Usually when I get back from a trip, I post photos on the Flickr web site. It’s a fun site that makes it easy to share your photos with other people, as long as they have Internet access. For a long time, I wondered if anyone ever stumbled across my photos without invitation.
Recently I caught on that Flickr will tally statistics for you, if you want them to. So now I know the answer: Yes, strangers do see my photos. Flickr will give you a list of what people are looking at. My most-viewed image (85 visits) is one taken of downtown Shanghai from the top of a TV tower. Second place, with 65 viewings, inexplicably belongs to a sad picture of a makeshift memorial to Anna Nicole Smith.

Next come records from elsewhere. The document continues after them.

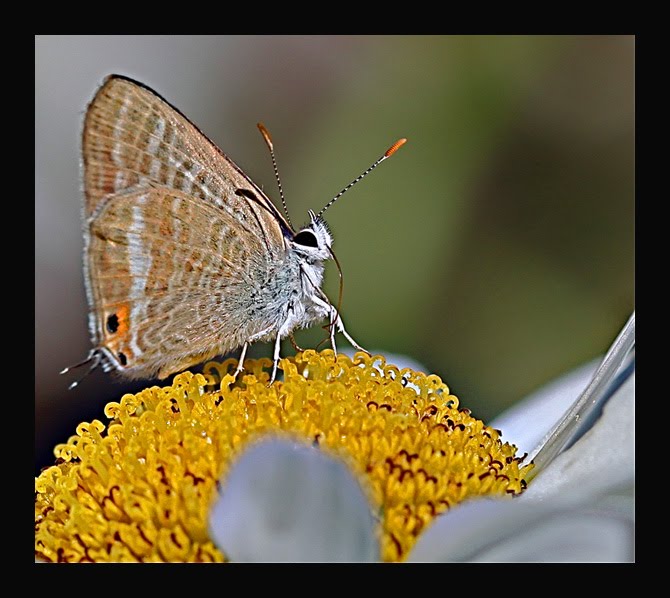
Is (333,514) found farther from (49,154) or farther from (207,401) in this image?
(49,154)

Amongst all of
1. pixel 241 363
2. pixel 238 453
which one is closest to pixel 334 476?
pixel 238 453

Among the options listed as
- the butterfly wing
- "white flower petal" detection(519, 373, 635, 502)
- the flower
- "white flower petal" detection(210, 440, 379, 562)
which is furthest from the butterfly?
"white flower petal" detection(210, 440, 379, 562)

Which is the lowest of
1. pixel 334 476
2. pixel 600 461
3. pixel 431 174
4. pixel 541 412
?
pixel 541 412

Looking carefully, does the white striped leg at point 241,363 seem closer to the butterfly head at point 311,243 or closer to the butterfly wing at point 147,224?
the butterfly wing at point 147,224

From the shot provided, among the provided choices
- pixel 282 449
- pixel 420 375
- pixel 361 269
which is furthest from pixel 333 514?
pixel 361 269

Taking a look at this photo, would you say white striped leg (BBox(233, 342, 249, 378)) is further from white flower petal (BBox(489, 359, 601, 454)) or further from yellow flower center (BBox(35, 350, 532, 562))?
white flower petal (BBox(489, 359, 601, 454))

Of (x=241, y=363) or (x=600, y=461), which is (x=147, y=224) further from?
(x=600, y=461)
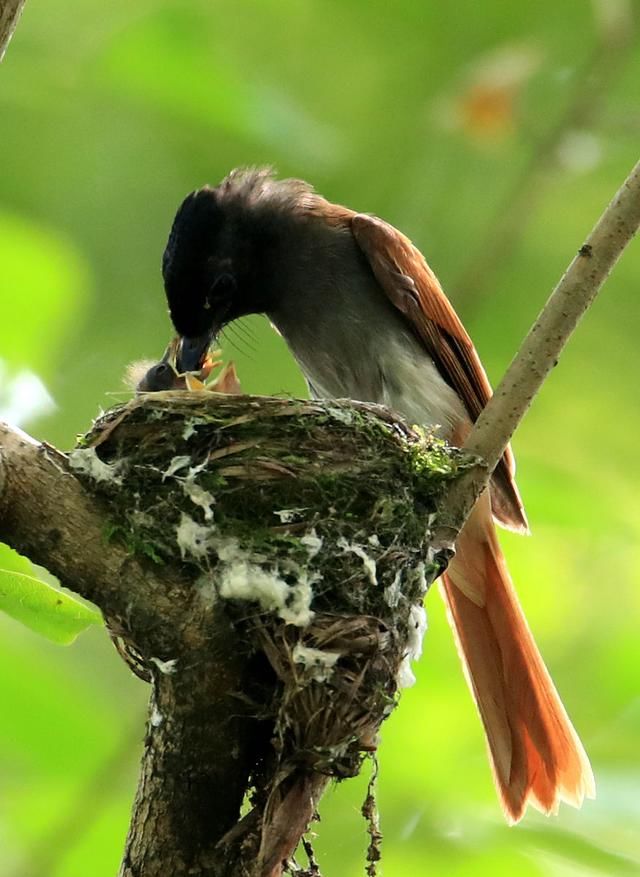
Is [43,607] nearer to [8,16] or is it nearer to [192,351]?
[8,16]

Just behind that one is a photo that I do like. It’s of a family of Mongolian nomads putting up their tent. It’s not a technically great photo, but I do feel lucky to have been in the right place at the right time to have gotten the shot at all. Sixty-one people (one just yesterday) have viewed it, but even more surprisingly, four people, all strangers to me, have labeled it a favorite. One other person contacted me explaining that he moderates an online group called “Nomadology,” and wondered if he could add it to a group of photos that they like. And just a few weeks ago, someone emailed me from Japan asking permission to include it in a children’s book about nomads he hopes to publish soon. Apparently Flickr is now the poor man’s stock photo agency. I’m flattered. He promised to let me know when the book is published, and I’ll try to get my hands on a copy when (if?) that happens.